Mary Charleson’s story of Nancy


Nancy Daley was born in Magnetawan, Ontario on July 30, 1924. Although the population of Magnetawan briefly ballooned above 300 with the birth of her five siblings, it has remained solidly a “village”, relegated to a humble, yet proud small town status in rural Ontario about an hour south of North Bay. Her father, Tom Daley met his future wife one summer while delivering vegetables by canoe on Ahmic Lake. Nancy’s mother Lydia had ventured to Canada’s lake country from Pittsburg to take a summer job as help. At 16, she fell in love with both Tom and Canada. Together they built a family, a sawmill and hydroelectric business, and nurtured family connections that have remained strong to this day. While Nancy’s father Tom was a small town rural boy to the core, her mother Lydia, emigrated from Czechoslovakia to the United States with her family, following her father, a University professor. The threaded connection to Europe and close ties to family in the US was a strong influence on Nancy growing up. Cousins from Pennsylvania arrived each summer to spend time with the Daley’s in Magnetawan. The family home burst with activity, and at its nucleus was Nancy’s Mom Lydia, cooking, baking and singing. Nancy was one of three sisters and three brothers. Together the girls shared a bedroom, as did the boys.  She spent her summers canoeing and camping, and her winters playing hockey on the lake, skiing and tobogganing. Much of her formative years were during the 1930s, a time of economic hardship. It was an existence humble by today’s standards indeed, but to hear her describe it, it seemed she wanted for little. They were a close family, and continue to nurture those ties through regular phone calls across the miles between siblings.
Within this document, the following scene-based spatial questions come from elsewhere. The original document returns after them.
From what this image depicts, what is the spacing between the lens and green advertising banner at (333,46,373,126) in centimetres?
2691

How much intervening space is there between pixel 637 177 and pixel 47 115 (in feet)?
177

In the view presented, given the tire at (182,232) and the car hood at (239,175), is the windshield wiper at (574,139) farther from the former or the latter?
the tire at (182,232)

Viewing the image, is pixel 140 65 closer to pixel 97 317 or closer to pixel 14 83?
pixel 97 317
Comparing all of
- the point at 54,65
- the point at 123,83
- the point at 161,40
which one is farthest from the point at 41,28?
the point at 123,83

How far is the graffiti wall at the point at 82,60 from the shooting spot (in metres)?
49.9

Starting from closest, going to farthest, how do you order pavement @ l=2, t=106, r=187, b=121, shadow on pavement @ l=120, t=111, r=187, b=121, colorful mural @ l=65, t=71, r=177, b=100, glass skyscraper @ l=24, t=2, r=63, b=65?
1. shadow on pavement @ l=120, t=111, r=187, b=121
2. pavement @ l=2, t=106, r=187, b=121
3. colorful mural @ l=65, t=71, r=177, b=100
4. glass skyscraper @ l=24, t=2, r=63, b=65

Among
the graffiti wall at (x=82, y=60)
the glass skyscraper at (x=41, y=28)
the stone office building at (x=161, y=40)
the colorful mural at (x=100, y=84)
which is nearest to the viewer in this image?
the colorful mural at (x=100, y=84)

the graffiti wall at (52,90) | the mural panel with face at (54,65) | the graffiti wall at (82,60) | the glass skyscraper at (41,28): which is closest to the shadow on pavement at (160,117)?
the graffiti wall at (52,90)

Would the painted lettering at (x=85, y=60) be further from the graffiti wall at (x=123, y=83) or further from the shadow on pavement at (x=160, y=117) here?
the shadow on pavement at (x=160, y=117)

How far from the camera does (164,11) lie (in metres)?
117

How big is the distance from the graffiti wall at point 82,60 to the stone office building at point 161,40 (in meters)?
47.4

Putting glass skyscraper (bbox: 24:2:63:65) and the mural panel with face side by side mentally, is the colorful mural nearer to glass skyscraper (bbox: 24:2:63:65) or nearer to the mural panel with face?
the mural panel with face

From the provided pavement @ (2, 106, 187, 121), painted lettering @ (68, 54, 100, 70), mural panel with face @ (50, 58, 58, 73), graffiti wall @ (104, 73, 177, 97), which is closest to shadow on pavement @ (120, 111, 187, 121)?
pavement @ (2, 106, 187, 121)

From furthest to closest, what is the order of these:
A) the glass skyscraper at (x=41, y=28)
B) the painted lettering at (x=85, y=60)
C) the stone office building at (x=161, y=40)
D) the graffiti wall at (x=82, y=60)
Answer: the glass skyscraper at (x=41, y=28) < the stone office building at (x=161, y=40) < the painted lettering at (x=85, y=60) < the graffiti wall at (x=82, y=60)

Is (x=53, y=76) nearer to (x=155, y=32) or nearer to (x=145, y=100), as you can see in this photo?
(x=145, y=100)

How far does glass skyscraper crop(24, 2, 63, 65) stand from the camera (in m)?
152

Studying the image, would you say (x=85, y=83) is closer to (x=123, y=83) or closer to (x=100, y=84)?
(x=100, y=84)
Nancy attended elementary school in Magnetawan, and high school in Burks Falls. She was a natural born teacher, and indeed this love became her life calling. She worked as a teacher in a one-room schoolhouse in Chapman Valley, and several other small rural schools, prior to actually receiving formal Teachers College training. For a brief period she ventured off to the big city of Toronto, receiving office training, and worked for IBM. But she returned to northern Ontario toward the end of the war, and reveled in the social aspects, as did many young women her age, of having air force men from afar visit town on their leaves from war. It was a surreal time filed with music, dance halls, and young adults teetering between the possibilities of death and having the time of their life.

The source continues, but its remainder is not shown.